15 | Charmed

433 44 9
                                    


Out of sync

____________


Nia terbangun mendengar bunyi jam digital di nakasnya. Matanya memberi celah sebaris yang ia bisa ia gunakan untuk menangkap cahaya mengecek waktu. Masih pukul 6 pagi, ia mematikan dering itu secepatnya. Hari ini ia libur, ia tak ingin membuka mata lebar-lebar yang bisa mengusir kantuknya, masih memilih untuk melanjutkan tidurnya.

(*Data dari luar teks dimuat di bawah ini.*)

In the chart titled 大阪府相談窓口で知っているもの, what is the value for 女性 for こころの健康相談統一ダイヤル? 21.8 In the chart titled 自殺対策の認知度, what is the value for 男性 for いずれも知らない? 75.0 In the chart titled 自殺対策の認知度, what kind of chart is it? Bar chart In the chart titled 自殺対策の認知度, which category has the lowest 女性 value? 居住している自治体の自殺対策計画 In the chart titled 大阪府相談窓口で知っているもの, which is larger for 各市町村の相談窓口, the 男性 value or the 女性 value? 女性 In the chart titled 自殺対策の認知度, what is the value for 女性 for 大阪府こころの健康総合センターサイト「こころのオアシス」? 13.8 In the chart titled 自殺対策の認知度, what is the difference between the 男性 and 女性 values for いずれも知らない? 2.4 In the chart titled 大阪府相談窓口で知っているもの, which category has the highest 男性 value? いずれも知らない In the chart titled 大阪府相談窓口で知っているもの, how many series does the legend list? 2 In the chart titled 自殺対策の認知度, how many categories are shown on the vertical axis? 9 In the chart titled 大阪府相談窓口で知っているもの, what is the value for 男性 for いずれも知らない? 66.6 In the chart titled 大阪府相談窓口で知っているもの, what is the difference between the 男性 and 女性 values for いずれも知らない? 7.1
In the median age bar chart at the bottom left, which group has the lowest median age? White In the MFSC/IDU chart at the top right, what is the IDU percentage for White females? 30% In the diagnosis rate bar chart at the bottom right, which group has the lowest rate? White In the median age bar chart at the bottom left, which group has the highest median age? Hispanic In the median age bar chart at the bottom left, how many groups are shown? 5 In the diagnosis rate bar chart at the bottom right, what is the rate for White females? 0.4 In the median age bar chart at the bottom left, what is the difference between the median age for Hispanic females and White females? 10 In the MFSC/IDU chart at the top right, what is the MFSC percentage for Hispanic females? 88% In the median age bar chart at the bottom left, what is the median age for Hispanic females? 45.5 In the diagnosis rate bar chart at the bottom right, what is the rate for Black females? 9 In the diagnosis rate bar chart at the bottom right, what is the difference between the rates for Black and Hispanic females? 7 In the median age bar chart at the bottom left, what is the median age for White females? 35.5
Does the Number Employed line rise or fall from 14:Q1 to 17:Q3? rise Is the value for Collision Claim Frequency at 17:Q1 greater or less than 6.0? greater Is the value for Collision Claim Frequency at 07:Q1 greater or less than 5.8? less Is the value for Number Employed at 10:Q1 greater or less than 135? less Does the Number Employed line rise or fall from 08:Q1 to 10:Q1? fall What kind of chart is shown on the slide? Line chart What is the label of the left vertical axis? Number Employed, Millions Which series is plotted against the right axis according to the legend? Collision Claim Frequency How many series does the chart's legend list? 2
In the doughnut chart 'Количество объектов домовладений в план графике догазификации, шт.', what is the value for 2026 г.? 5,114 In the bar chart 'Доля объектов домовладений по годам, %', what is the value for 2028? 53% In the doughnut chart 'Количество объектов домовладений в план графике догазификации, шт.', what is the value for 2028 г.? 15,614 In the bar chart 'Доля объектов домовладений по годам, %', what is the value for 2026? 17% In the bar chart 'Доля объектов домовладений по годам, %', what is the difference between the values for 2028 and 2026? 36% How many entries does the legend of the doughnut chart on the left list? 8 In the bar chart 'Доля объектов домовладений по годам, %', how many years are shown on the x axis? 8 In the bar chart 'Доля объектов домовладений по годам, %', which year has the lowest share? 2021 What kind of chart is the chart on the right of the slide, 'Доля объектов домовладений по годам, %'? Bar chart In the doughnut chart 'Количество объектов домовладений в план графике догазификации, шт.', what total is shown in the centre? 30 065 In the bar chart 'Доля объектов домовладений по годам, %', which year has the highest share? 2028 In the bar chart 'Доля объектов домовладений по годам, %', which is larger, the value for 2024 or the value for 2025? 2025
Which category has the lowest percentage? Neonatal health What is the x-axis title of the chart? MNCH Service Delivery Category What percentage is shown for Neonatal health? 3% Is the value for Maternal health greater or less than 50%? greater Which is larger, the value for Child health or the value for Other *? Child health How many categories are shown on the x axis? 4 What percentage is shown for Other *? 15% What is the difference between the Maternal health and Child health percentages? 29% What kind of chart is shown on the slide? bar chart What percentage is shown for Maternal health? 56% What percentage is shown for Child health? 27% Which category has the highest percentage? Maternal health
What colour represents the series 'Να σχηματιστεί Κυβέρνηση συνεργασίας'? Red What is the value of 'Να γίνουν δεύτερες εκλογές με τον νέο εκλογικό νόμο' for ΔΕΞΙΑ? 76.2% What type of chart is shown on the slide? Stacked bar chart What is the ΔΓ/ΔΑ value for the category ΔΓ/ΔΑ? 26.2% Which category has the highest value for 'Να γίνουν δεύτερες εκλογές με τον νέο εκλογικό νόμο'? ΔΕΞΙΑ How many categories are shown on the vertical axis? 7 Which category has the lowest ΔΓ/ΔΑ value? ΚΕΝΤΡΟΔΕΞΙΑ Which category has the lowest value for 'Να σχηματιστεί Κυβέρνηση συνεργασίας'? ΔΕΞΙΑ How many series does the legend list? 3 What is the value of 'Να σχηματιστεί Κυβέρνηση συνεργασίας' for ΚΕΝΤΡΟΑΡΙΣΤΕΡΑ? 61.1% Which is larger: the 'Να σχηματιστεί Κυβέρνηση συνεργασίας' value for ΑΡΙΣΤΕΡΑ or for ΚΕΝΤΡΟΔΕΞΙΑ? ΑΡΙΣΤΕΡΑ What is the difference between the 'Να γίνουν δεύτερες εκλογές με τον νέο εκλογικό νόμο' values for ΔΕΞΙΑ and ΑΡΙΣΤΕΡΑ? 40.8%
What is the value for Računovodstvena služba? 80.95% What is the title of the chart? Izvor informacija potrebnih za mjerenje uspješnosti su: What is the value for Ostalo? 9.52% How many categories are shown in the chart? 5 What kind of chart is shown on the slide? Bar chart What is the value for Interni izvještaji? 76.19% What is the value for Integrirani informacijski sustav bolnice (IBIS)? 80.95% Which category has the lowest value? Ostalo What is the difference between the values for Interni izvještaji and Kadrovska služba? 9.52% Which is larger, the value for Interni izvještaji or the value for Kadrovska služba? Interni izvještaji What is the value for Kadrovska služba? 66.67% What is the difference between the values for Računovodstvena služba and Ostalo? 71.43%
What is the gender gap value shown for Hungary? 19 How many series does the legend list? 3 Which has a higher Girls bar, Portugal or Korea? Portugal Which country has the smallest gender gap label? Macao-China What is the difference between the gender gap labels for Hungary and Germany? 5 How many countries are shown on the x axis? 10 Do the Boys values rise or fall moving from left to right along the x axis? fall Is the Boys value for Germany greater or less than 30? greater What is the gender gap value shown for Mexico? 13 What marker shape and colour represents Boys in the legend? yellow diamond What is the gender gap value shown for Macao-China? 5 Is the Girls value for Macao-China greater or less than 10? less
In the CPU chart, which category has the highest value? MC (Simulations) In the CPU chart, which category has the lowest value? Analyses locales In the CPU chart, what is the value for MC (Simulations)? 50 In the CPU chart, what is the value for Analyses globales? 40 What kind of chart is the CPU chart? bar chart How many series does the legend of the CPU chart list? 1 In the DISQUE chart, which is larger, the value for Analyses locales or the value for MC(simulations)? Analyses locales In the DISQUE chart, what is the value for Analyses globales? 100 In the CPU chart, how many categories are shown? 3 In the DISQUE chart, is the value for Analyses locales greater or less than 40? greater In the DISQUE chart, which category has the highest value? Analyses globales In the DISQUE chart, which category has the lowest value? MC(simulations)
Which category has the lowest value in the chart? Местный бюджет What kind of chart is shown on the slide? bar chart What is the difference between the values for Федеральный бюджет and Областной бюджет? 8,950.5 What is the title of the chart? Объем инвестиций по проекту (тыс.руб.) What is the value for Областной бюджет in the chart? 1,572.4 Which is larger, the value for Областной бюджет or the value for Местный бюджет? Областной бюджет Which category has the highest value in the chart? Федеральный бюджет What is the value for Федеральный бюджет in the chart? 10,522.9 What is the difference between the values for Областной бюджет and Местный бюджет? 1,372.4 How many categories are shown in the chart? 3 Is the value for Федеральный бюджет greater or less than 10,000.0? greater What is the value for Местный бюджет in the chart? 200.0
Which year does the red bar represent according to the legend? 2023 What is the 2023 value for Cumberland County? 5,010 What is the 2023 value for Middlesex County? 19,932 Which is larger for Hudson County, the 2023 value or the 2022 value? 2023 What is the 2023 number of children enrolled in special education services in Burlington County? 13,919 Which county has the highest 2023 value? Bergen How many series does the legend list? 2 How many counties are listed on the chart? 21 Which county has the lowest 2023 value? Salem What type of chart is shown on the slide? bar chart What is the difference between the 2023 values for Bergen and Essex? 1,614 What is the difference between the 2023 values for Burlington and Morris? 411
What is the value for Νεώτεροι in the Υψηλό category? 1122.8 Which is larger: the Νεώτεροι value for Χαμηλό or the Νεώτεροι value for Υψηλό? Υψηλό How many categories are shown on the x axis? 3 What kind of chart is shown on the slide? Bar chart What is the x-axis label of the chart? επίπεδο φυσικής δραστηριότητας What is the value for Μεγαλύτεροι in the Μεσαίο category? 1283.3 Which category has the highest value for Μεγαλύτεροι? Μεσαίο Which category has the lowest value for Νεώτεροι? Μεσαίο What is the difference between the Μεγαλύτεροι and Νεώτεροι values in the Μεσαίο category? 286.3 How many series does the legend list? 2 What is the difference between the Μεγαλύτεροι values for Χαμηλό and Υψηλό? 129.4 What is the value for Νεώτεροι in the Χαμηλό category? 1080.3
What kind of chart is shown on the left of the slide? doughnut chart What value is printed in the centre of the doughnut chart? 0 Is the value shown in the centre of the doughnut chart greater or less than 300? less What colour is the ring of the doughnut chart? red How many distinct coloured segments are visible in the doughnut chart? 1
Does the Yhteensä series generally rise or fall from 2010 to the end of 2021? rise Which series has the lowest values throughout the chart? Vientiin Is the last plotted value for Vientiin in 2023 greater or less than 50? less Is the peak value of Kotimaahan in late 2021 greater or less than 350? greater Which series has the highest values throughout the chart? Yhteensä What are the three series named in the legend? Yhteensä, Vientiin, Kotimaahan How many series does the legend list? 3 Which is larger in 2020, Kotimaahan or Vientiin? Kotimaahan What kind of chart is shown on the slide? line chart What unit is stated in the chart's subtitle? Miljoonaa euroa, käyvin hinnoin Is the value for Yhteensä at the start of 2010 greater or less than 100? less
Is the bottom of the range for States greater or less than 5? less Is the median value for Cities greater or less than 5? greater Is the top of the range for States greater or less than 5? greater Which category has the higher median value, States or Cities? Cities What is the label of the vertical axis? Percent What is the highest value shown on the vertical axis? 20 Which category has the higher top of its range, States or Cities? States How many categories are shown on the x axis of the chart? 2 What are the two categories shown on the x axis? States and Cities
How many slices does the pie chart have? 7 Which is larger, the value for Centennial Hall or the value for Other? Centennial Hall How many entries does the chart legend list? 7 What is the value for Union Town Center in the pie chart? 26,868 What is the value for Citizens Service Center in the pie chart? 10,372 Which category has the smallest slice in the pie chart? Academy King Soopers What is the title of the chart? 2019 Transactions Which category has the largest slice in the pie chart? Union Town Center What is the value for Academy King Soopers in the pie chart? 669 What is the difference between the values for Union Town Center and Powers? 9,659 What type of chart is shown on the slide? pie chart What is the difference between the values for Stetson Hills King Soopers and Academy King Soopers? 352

Baru pada pukul 9 lebih 38 menit ia bangun dengan sendirinya. Matanya terbuka dengan lebih ikhlas untuk menangkap cahaya. Kali ini ia sudah merasa tidurnya cukup, badannya terasa lebih segar. Nia menarik nafas panjang merenggangkan tubuhnya.

Mata Nia menangkap dress putih dan cardigannya yang tergantung di belakang pintu kamarnya. Ingatannya melayang pada hari kemarin. Semalam, setelah makan malam laki-laki itu tidak langsung mengantarnya pulang.

Setelah menyempatkan untuk tidur siang Nia baru bisa dengan teliti mengamati. Dari depan rumah William terlihat bergaya klasik khas perpaduan Eropa dan Indonesia yang berkembang di jaman generasi X. Ketika masuk Nia baru menyadari perbedaannya. Dibandingkan menggunakan ornamen interior seni yang detil, bangunan itu banyak diisi dengan gaya semi modern. Tidak serba hitam putih tetapi dengan lantai marmer kekuningan, dan furniture yang dipadukan antara kayu dan bahan modern menjadikan rumahnya terkesan lebih hangat.

Nia tahu, ada grand piano besar yang berada di ruang tengah, di belakang televisi. Sempat ia lewati sekilas kala memasuki rumah. Di belakang sini, di dekat pintu dapur, ada keyboard lebih kecil yang terpasang. William menancapkan kabelnya.

Pria itu mempersilakan Nia untuk duduk bersantai dulu. Nia mengambil tempat di sudut sofa yang menghadap kolam. Udara malam terasa lembut menerpa wajahnya, dari sana ia juga bisa menikmati kerlip bintang walau tak begitu terlihat sebab langit yang memerah terkena polusi cahaya ibu kota. Tak lama, alunan nada keluar dari keyboard. William menyanyikan salah satu lagu milik Sara Bareilles yang pernah ia pakai sebagai nada dering. Andai ponselnya masih menyala, ia ingin merekam suara itu.

William duduk di sampingnya tak lama kemudian. Ia bercerita kalau rumah ini adalah rumah masa kecilnya. Mami papinya membeli rumah di daerah PIK dan tinggal di sana. Saat ini kakaknya masih bersama suami di Singapura, sehingga hanya ia sendiri apabila ke Jakarta yang meninggali rumah ini. Ia memperkenalkan ada Bi Indah sama suaminya yang merawat dan membersihkan setiap hari. Dulu, apabila berkumpul, Arvin dan teman-temannya sangat suka main ke rumah. Lala juga pernah mampir ke rumah itu. Saat diantar pulang, Nia baru sadar jika jarak antara rumah William dan apartemennya begitu dekat. Tidak sampai 10 menit.

Nia mendudukkan dirinya. Ia mengambil ponselnya yang telah mati dan menyambungkan pada pengisi daya. Matanya kemudian teralih memandangi paperbag yang tergeletak begitu saja di lantai. Jemarinya terulur mengambilnya bingkisan. Jiji terlihat sangat lucu, ia mengeluarkan dari kotak dan meletakkannya di antara tanaman dan jam digitalnya. Berjejer dengan Totoro barunya. Sedang Ponyo, boneka kecil itu ia putuskan untuk tergantung di tas yang biasa ia bawa ke rumah sakit. Nia belum tahu harus membalas apa atas oleh-oleh ini.

Ia menyalakan ponselnya. Sembari menunggu, tangannya mengeluarkan kartu nama yang sudah ia masukkan sembarang ke dalam tas semalam. Acting Branch Director. Nia membaca alamat kantor William di Surabaya. Ponselnya bergetar beberapa kali sebab pesan masuk bertubi-tubi—rapelan sejak kemarin. Ada obrolan dari Devina dan Jean yang meributkan jadwal yang tidak masuk akal—terlalu banyak shift malam. Kemudian pesan dari William yang mengirimkan puluhan foto—hasil dari pilihan Nia sendiri. Sedikit, sedikiit sekali, timbul rasa menyesal tidak mengirimkan foto pria itu. William tampak lain saat liburan dan mengenakan baju kasual. Touchable. Ia menggelengkan wajah cepat merasa geli dengan pikirannya sendiri.